* _Exercise aim_
Beginning with the line where "Of the options" appears, repeat every remaining line of the entries exactly, the last line included.

———

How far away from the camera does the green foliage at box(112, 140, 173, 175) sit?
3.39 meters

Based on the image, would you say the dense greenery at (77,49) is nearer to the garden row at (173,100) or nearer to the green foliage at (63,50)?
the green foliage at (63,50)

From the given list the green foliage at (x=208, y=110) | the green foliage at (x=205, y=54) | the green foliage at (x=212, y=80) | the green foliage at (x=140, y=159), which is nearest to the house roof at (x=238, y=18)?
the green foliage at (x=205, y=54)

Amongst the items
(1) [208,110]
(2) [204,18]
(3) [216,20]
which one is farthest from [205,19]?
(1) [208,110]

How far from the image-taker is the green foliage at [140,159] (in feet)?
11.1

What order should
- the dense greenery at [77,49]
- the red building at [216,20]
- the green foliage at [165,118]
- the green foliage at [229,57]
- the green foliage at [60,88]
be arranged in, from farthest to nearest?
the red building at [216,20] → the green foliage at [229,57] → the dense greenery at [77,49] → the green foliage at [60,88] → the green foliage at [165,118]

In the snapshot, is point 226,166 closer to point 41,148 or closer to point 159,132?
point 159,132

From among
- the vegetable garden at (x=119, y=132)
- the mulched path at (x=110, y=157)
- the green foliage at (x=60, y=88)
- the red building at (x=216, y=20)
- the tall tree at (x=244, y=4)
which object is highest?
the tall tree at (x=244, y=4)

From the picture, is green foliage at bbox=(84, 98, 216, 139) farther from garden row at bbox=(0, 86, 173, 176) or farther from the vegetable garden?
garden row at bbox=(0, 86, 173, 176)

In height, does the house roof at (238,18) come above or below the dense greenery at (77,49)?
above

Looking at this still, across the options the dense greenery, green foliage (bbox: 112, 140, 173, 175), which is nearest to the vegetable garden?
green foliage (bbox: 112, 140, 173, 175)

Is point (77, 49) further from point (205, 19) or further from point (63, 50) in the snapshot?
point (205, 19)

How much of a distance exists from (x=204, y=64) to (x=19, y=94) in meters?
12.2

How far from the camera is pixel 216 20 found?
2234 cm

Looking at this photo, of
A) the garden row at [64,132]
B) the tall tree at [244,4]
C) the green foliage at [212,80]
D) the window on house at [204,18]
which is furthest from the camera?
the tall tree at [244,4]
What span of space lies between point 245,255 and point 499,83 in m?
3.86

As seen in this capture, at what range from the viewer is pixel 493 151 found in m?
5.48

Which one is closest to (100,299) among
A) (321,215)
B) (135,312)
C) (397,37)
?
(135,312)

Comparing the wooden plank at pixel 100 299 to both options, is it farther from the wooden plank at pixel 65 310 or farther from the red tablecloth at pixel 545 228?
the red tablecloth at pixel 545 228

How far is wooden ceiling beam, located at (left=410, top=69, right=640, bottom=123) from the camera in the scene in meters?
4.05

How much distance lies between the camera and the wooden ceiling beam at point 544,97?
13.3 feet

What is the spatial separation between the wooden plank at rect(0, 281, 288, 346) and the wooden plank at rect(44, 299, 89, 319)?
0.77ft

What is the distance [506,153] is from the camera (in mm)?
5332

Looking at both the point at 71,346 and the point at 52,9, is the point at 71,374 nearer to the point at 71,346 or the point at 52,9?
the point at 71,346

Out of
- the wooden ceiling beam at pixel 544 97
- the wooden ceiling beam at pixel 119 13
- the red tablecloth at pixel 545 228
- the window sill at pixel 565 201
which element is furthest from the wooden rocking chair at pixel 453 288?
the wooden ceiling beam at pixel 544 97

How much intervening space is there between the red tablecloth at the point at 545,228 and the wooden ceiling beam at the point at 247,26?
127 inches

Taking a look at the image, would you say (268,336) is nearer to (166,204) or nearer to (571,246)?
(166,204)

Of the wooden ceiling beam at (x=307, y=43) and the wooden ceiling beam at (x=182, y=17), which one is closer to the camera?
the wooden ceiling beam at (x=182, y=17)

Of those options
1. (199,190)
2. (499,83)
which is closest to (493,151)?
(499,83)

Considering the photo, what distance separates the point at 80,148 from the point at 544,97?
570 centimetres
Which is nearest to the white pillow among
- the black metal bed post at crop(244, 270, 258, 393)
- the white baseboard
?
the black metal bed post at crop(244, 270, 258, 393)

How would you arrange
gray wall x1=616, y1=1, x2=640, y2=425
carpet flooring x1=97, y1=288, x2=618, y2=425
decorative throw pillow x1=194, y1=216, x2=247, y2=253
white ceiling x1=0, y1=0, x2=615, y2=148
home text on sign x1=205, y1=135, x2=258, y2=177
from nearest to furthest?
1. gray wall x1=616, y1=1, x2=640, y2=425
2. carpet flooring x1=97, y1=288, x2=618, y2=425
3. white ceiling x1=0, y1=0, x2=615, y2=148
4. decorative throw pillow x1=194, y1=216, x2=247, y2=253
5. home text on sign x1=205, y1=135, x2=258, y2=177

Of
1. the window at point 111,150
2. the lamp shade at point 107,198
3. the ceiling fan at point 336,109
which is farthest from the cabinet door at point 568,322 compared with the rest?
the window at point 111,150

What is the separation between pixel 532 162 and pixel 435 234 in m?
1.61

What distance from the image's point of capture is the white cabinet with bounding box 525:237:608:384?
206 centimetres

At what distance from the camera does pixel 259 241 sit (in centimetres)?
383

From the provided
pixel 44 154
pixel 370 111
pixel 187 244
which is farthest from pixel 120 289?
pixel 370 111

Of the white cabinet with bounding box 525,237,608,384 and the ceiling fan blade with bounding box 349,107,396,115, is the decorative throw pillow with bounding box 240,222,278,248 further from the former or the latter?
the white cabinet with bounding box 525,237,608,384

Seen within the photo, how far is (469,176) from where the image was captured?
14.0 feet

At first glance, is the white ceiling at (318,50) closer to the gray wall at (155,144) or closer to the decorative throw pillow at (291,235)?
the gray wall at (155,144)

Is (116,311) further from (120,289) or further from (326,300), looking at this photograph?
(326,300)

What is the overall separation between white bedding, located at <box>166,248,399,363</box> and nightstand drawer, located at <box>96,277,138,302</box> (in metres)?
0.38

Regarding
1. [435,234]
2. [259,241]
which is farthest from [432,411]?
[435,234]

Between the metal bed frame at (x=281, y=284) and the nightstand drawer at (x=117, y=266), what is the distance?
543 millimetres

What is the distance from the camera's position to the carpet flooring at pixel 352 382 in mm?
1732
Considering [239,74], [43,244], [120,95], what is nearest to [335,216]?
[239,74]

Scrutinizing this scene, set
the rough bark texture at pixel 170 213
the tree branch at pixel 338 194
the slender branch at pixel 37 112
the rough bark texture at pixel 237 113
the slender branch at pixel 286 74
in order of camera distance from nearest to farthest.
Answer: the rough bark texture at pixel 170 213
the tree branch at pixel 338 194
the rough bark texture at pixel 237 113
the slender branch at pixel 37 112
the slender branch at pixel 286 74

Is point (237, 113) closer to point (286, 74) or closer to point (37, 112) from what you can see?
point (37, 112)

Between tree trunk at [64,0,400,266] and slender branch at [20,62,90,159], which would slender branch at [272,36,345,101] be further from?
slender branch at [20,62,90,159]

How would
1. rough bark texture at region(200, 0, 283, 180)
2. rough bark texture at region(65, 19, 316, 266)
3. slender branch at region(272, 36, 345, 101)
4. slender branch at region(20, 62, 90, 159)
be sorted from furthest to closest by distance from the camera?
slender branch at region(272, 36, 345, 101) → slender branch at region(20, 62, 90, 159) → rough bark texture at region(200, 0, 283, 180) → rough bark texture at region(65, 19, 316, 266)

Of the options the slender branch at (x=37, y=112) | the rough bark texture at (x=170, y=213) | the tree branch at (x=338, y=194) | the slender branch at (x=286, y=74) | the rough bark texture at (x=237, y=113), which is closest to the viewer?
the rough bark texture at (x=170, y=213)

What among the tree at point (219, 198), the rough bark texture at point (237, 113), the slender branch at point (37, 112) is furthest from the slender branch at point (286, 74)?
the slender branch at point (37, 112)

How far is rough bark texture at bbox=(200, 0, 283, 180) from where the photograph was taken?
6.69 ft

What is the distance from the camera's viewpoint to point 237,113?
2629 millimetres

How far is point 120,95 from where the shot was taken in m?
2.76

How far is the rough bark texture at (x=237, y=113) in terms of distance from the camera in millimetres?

———

* _Answer to the exercise_
Of the options the slender branch at (x=37, y=112) | the rough bark texture at (x=170, y=213) | the tree branch at (x=338, y=194) | the slender branch at (x=286, y=74) | the rough bark texture at (x=237, y=113), which is closest to the viewer?
the rough bark texture at (x=170, y=213)

What among the tree at point (219, 198), the rough bark texture at point (237, 113), the slender branch at point (37, 112) is furthest from the slender branch at point (286, 74)?
the slender branch at point (37, 112)

How far is rough bark texture at bbox=(200, 0, 283, 180) from where the photograph was taken?
6.69 ft

What is the distance from the camera's viewpoint to point 237,113?
2629 millimetres

How far is point 120,95 from where the shot was taken in m?
2.76

How far is the rough bark texture at (x=237, y=113) in terms of distance from the camera in millimetres?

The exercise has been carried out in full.